My recent work on protest has rekindled latent interest in bicyclerepairman - my (aging) python refactoring toolkit project. BRM has a number of useful facilities for parsing and querying python source trees, and I think this functionality is just the sort of thing Protest needs for inter-package dependency tracking.

The problem is that these facilities are heavily tangled into the bicyclerepairman codebase and are proving tricky to prise out. The main reason for this is state and singletons.

In the early days BRM worked by constructing a big up-front abstract syntax tree model of the code from which to do its code traversal and manipulations. This central tree was maintained by BRM throughout the refactoring/development session. The 'big-AST' design was informed at the time by the then state-of-the-art refactoring toolkits from the Smalltalk and Java worlds, but the approach turned out to be a dead end: Python is too dynamic to be able to do this sort of up-front code inspection accurately. And building the AST was slooooowww...

Later I migrated the design to a completely different approach which involved dynamically inspecting the code base. This design didn't physically require a big stateful tree to be maintained, but the legacy of long-term state left its hooks in the design well past its sell-by-date.

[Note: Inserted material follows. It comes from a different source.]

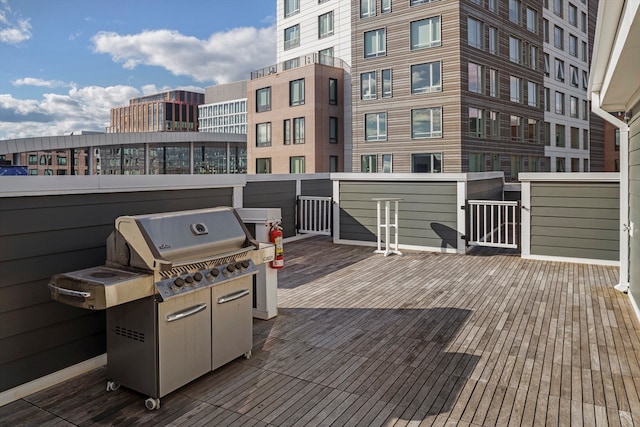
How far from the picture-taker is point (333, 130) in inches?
947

Migrating the design over a period of time meant leaving the illusion of a central AST (so that the old code still worked), but now generated dynamically on the fly in a 'lazy' fashion. Unfortunately this notion of centralized structure still provided implicit hooks for hidden global state (like a common 'pythonpath').

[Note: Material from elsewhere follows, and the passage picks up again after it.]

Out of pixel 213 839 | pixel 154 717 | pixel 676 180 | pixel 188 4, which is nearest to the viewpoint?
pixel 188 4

As an aside: I always find it interesting when I come back to code I've written a few years proviously - if you'd asked me to list the things I'd learnt about programming between then and now I probably wouldn't have be able to come up with anything tangible, but looking at this I can easily spot old habits and subsequent hard learnt lessons. These days I have a strong urge to break things into small chunks, and that generally means minimising state wherever possible. I think this is informed by my coding at work where I sit in an infrastructure team where everybody has their own different programming skills and favourite languages. I write my stuff mostly in Python, whereas other team members prefer Ruby, PHP and Perl and occasionally Java. I think having a successful team with diverse language skills without stifling productivity means that one must minimise the amount of maintenance time spent on any component - essentially building applications to be replaced rather than maintained. Thus all our stuff comes in small packages; big web applications and workflows end up being lots of smaller components knitted together with HTTP, RSS and databases.

Anyway, back to the main picture: I spent a few hours yesterday refactoring the central state out of bicyclerepairman. I've been off work recently with food poisoning and was feeling pretty weak so a hot cup of tea and a braindead refactoring session sounded like a palateable idea. Actually it turned out to be a game of wits lasting many hours. Teasing out the global state, propping up the old algorithms with stubs and hacks, removing them one by one.

Going through this exercise reminded me of a couple of things: 1) Unittests are the only way you can do this sort of thing productively. To go fast you need to make big educated bets about how things work and then be cavilier about changing and simplifying them: A unittest framework tells you when you're wrong, and sooner rather than later.

2) It reminded me why emacs is the king of editors. I've been doubting this a bit recently, but I think this would have taken twice as long without emacs' powerful keyboard macro support. Somebody ought to do an emacs screencast.

Anyway, the code is now clean. Although the external API is the same, internally BRM is a loosly coupled lean machine ripe for further beautification and cleanup. It should be trivial now to use the BRM query and parsing functionality within the protest project. In return, I hope protest will repay bicyclerepairman in the form of testable documentation and a new lease of life.

The moral of the story: I'm now more convinced than ever that singletons and 'central' state are the root of all programming evil. The last 15 years in IT has demonstrated numerous general trends where moving from the central to the decentralized as created a network effect of value - I'm not sure code is any different.